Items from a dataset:
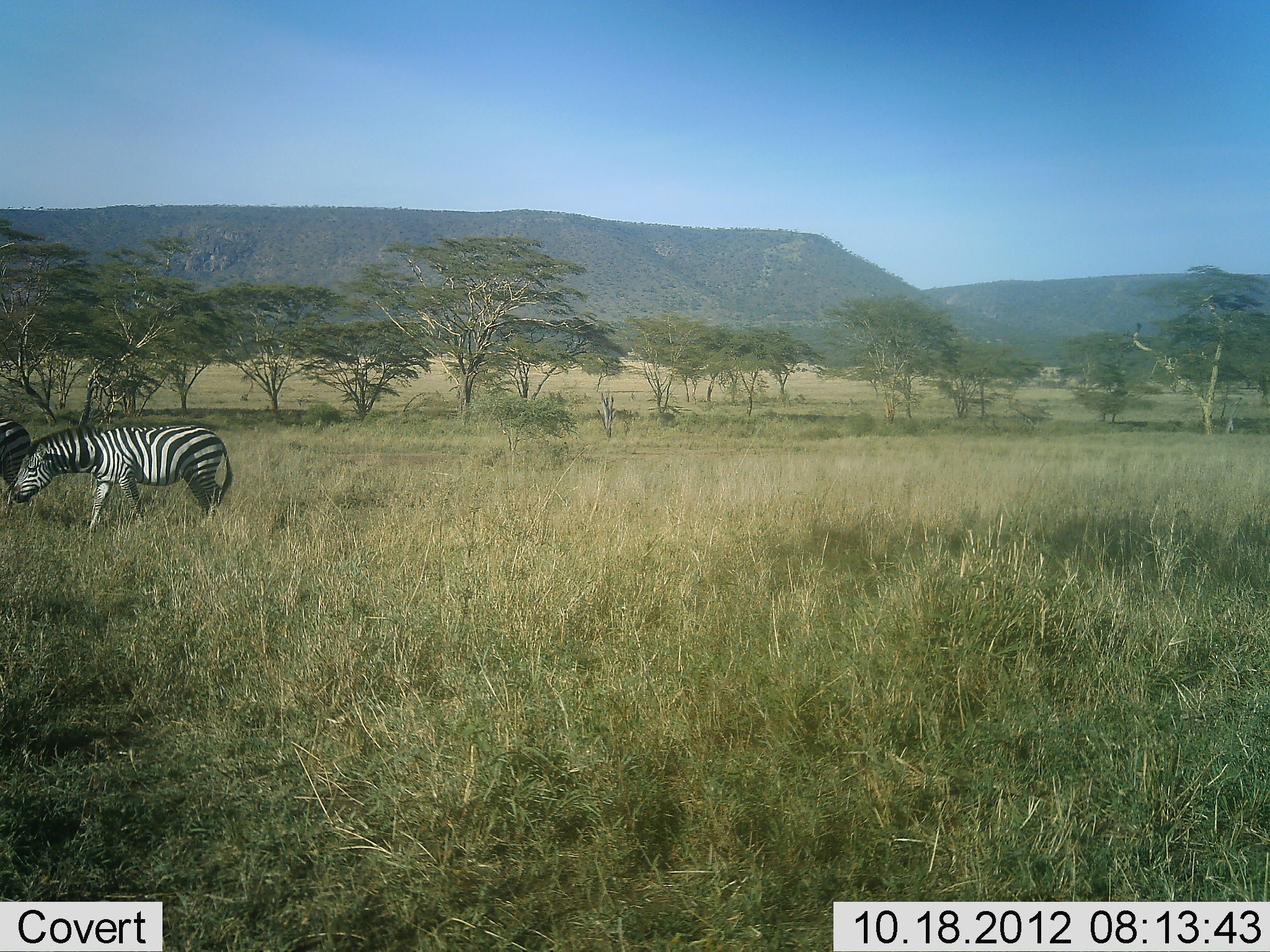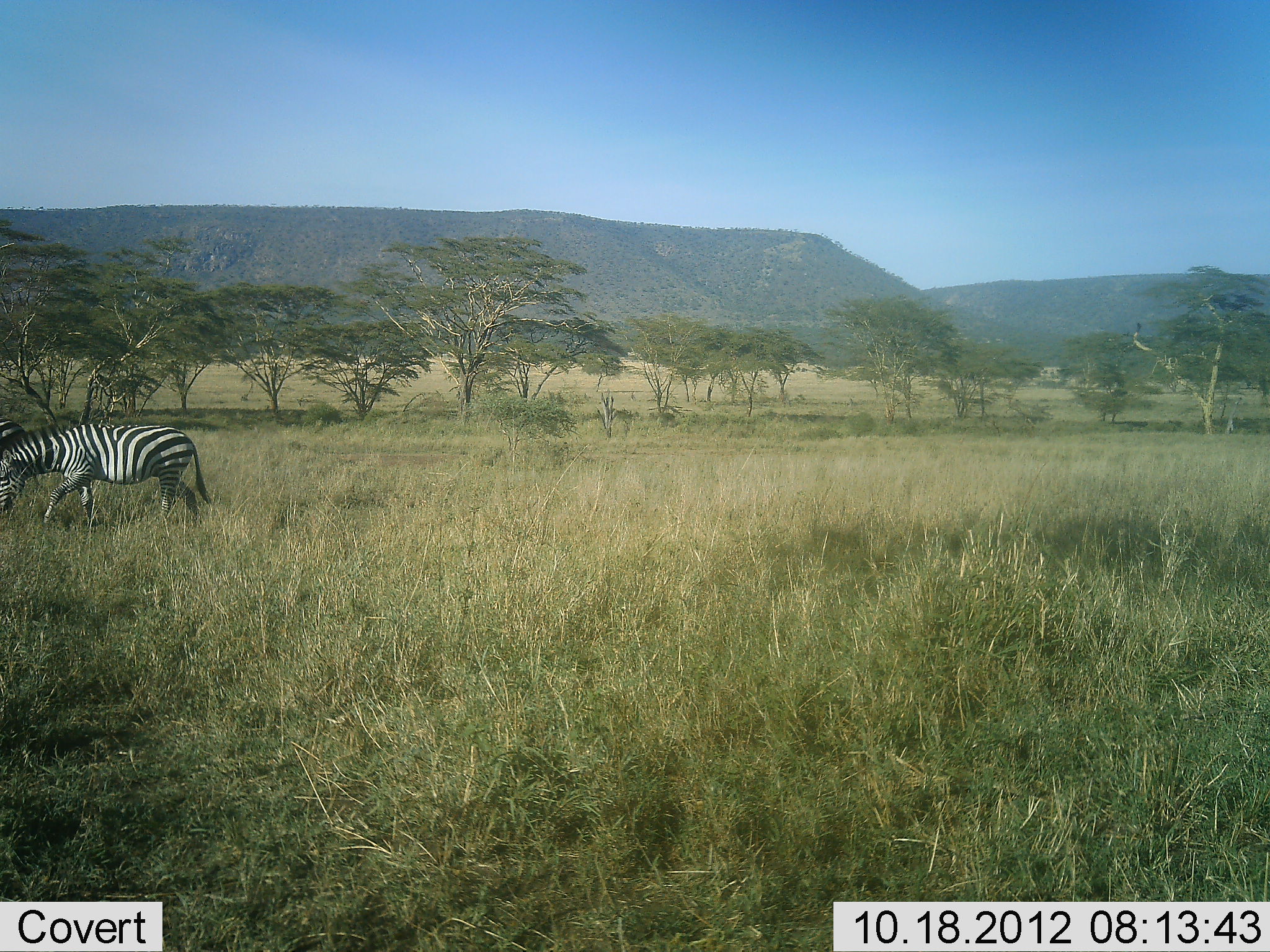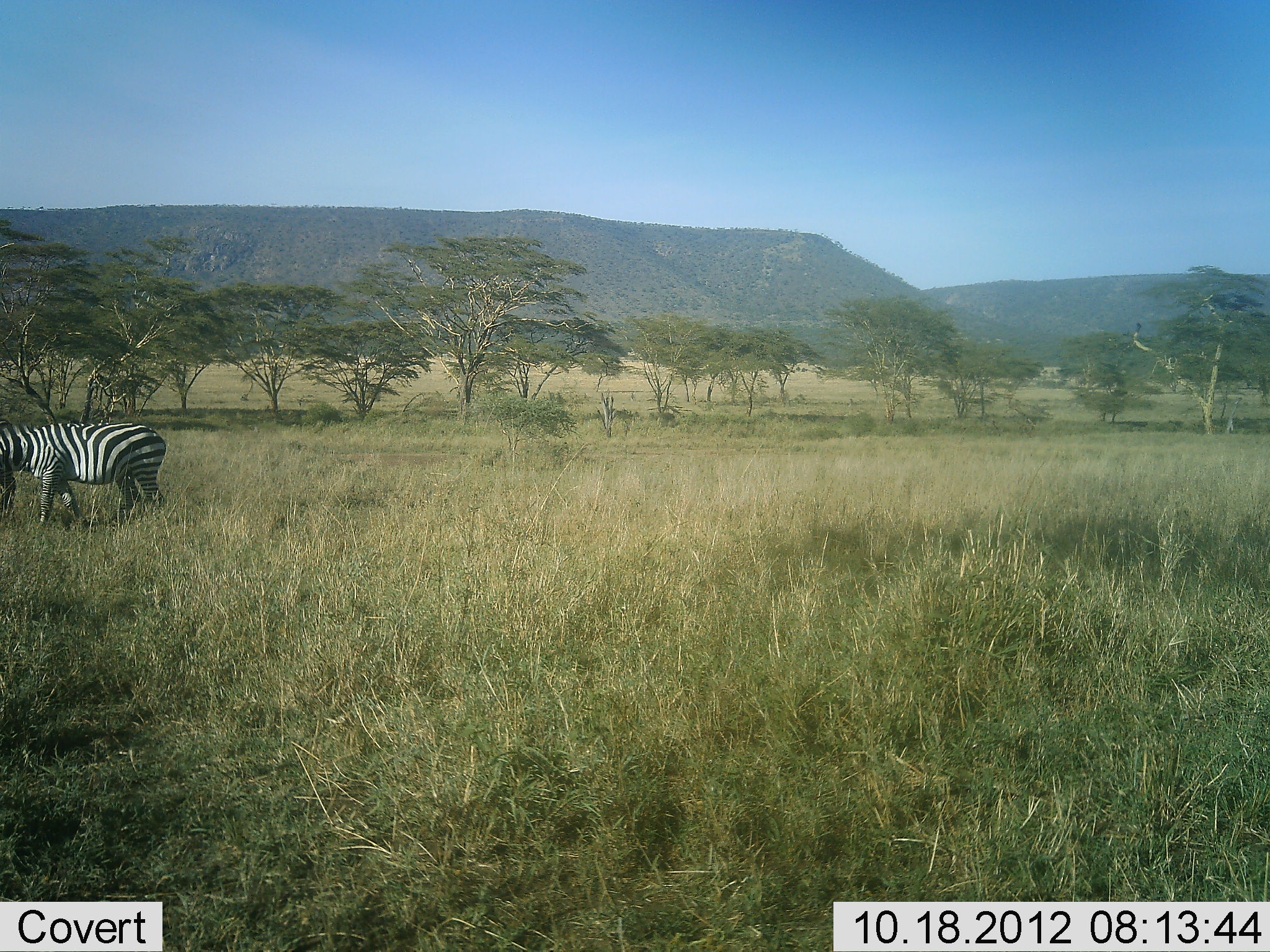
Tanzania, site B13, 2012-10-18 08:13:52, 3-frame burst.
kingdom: Animalia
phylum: Chordata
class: Mammalia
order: Perissodactyla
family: Equidae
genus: Equus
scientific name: Equus quagga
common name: plains zebra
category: zebra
Zebra (plains zebra) (Equus quagga), count 2. Behavior (volunteer vote fractions): standing 20%, resting 0%, moving 70%, interacting 0%. Young present (vote fraction): 0%. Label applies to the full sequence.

TASK INSTRUCTIONS:
Nothing but the lines from the one containing "kingdom: Animalia" to the end of the entries belongs in the answer, and each must match exactly.

TASK OUTPUT:
kingdom: Animalia
phylum: Chordata
class: Mammalia
order: Perissodactyla
family: Equidae
genus: Equus
scientific name: Equus quagga
common name: plains zebra
category: zebra
Zebra (plains zebra) (Equus quagga), count 2. Behavior (volunteer vote fractions): standing 20%, resting 0%, moving 70%, interacting 0%. Young present (vote fraction): 0%. Label applies to the full sequence.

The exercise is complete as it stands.